Kontribusi budaya terbesar dari dinasti Wei ada dalam seni Buddha. Seni ini paling baik ditampilkan dalam pahatan di gua-gua tebing di Yungang (dekat Datong), dan, setelah tahun 495, di kuil-kuil gua Longmen (dekat Luoyang); setiap kompleks telah ditetapkan sebagai situs Warisan Dunia UNESCO (masing-masing pada tahun 2001 dan 2000). Patung-patung di tempat-tempat ini menunjukkan naturalisme Helenistik dan sensualitas India yang memengaruhi linearitas seni Tiongkok, dan gaya eklektik ini tidak hanya memengaruhi seni Tiongkok tetapi juga seni Korea dan Jepang. Wei juga merupakan pembangun yang hebat, dan kedua ibu kota Tiongkok itu diperbesar dan dibentengi di bawah pemerintahan mereka. Luoyang khususnya adalah tempat banyak perubahan dan perbaikan dan banyak bangunan mewah.

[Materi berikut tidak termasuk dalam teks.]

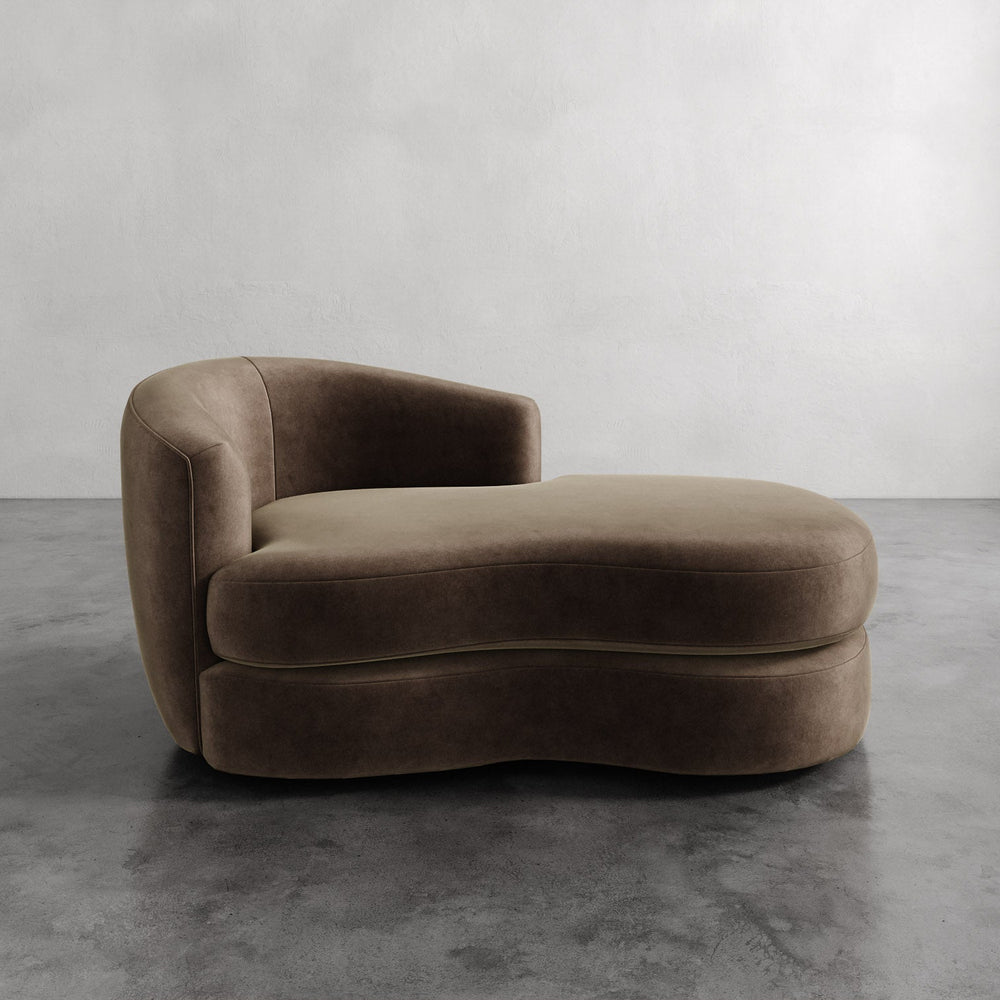 Lemieux et Cie Rulmann Left Arm Chaise in warm taupe, sculptural low-slung chaise with organic curved form, shown on concrete floor against neutral plaster walls.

Sayangnya, banyak dari kekuatan terbesar kekaisaran harus membuktikan kehancurannya. Sementara adopsi budaya Tionghoa membuat para penguasa lebih cocok dengan rakyat mereka, beberapa kelompok nomaden Tuoba menolak asimilasi (meskipun akhirnya Tuoba kehilangan identitas mereka yang terpisah dan terserap ke dalam populasi umum Tiongkok Utara), berkontribusi pada ketidakstabilan kekaisaran. Tentara, yang kemenangannya telah menjadi tulang punggung kekaisaran, merasa bahwa mereka disingkirkan demi kepentingan orang Cina yang telah mereka taklukkan. Pengeluaran yang sangat boros dan gaya hidup permaisuri Hu yang sepenuhnya sinis menyebabkan pemberontakan. Pemberontakan militer pada tahun 523 diikuti oleh perang saudara selama 10 tahun berikutnya. Permaisuri Hu membunuh kaisar Xiaomingdi (528) dan menempatkan anaknya di atas takhta.Tidak cukup kuat untuk memadamkan pemberontakan, dia dan putranya tenggelam di Huang He (Sungai Kuning) dan 2.000 orang istana dibunuh, menandakan akhir (534 atau 535) dari dinasti Wei. Kekaisaran kemudian terbagi antara dua faksi tentara yang bersaing, yang membaginya menjadi kekaisaran Dong (Timur) Wei dan Xi (Barat) Wei yang berumur pendek. Namun kekuatan pencapaian politik, ekonomi, dan sosial Wei sangat mereda setelah penyatuan kembali Tiongkok utara dan selatan.dan pencapaian sosial Wei sangat mengurangi penyatuan kembali Cina utara dan selatan.dan pencapaian sosial Wei sangat mengurangi penyatuan kembali Cina utara dan selatan.

Artikel ini baru saja direvisi dan diperbarui oleh Amy McKenna, Editor Senior.